February 28th, 2012

Sarah Goes To Bourbon Steak.

On a Saturday night this restaurant rocks like a club.  The hip beltway elite gather to eat, drink, and be merry.  Lunch on a Monday afternoon is much more subdued affair.  There are some mid day wines to be found on a wine list made to match the power of a Wagyu T-bone.  Having enjoyed Salvard's rose last spring and summer I chose the 2010 Cheverny.  With a crisp, green wine chilling in the corner I ordered the lobster roll and prayed the kitchen wouldn't fancify it too much.  The best (and only) lobster roll I have had was in Boston at Neptune Oyster.  This is the standard I was working from.  The roll came to the table unadulterated: toasted white doughy bun, equally pale mayo, julienne slices of celery and radish as garnish.  The lobster gave the sandwich a nice meaty chew and briny twang.  A perfectly dressed salad of Bibb lettuce, bacon 'bits' and garlic croutons bisected the plate. 

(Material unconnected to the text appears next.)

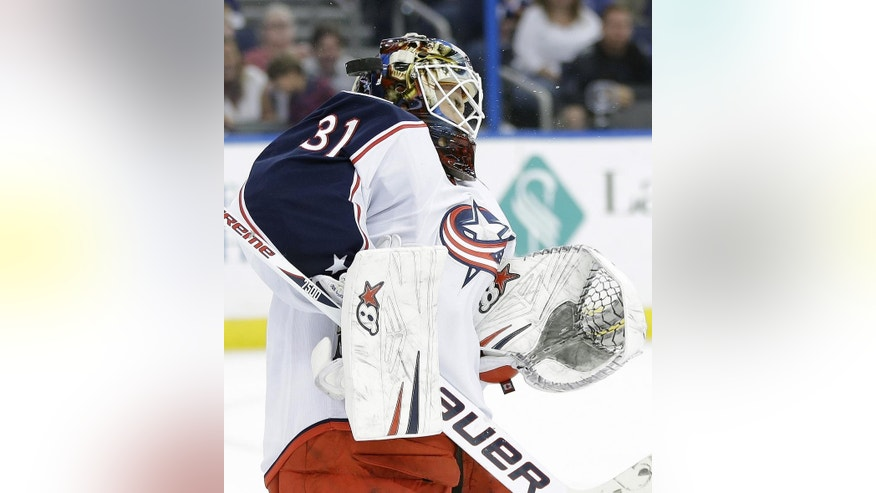 Columbus Blue Jackets goalie Curtis McElhinney (31) takes a shot by Tampa Bay Lightning defenseman Eric Brewer off the face mask during the second period of an NHL hockey game Friday, April 11, 2014, in Tampa, Fla. Brewer scored on the shot. (AP Photo/Chris O'Meara)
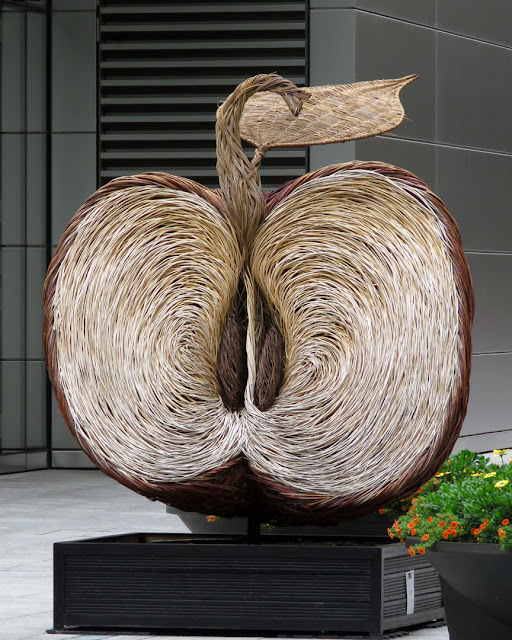 Broadgate Apple by Tom Hare, site-specific woven willow sculpture , Finsbury Avenue Square, Broadgate, London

Ugh.  The desserts looked so good on paper.  They came monochromatic, clumsy, and overly sweet.  It's tough to bring pizzazz to the presentation in the winter when the focus is on seasonal, local products.  My choice, the Macallan 18 pot de creme  with pain d'epice, pepitas, and butterscotch caramel, was silky smooth.  However, there was no depth to the spice flavors.  I was expecting Scotch in custard caramel form.  I know its critical but I like my desserts to have the same level of complexity as the rest of my meal.  I would expect the same from a dessert wine or a cheese plate.